» **INPUT DATA**:

* * * *

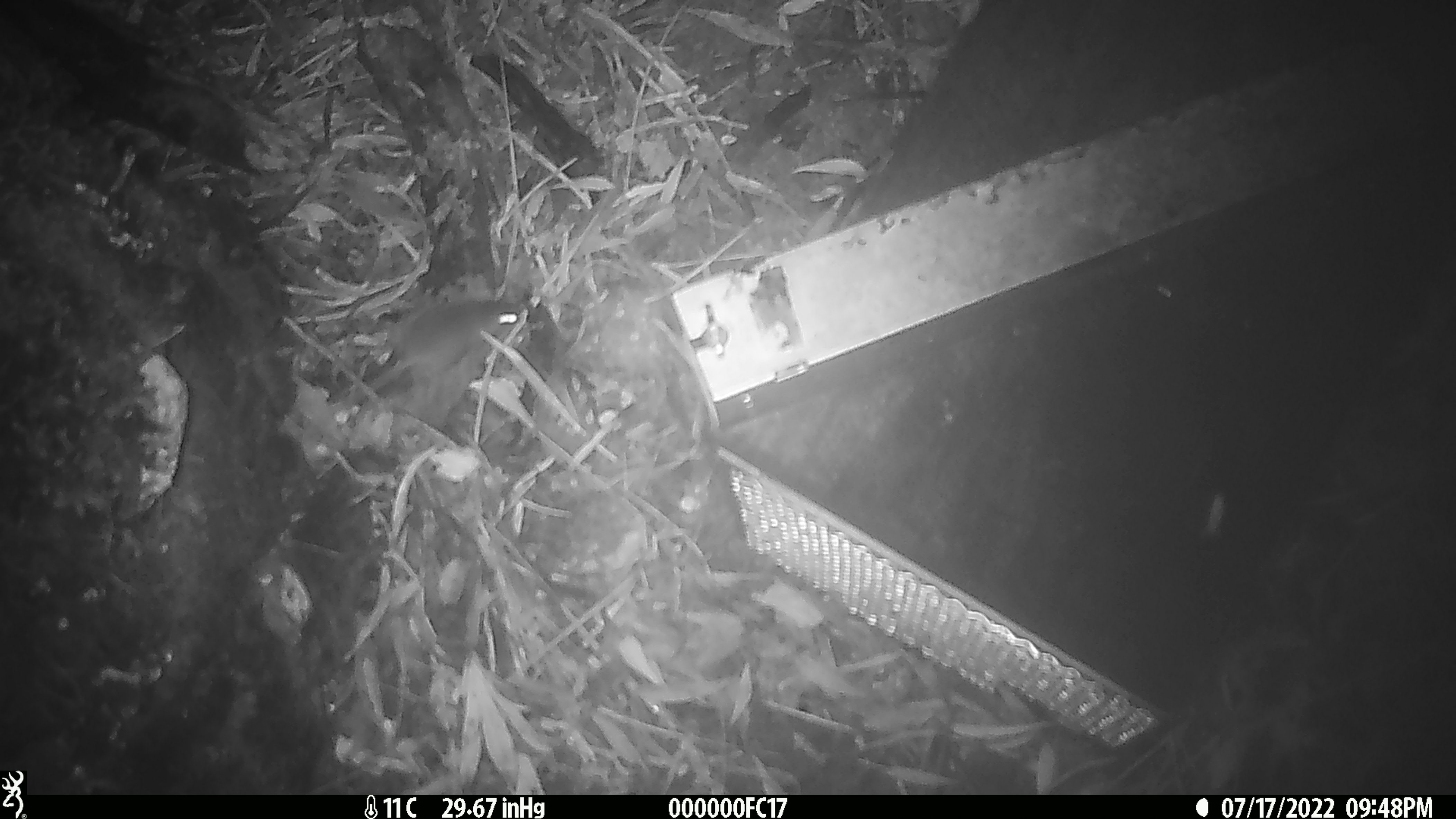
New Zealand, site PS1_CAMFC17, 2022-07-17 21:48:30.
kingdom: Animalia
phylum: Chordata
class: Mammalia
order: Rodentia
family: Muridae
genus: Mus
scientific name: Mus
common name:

* * * *

» **EXERCISE**: Each entry is to be output exactly, and no picture is to appear.

» **SOLUTION TO THIS EXERCISE**:
New Zealand, site PS1_CAMFC17, 2022-07-17 21:48:30.
kingdom: Animalia
phylum: Chordata
class: Mammalia
order: Rodentia
family: Muridae
genus: Mus
scientific name: Mus
common name:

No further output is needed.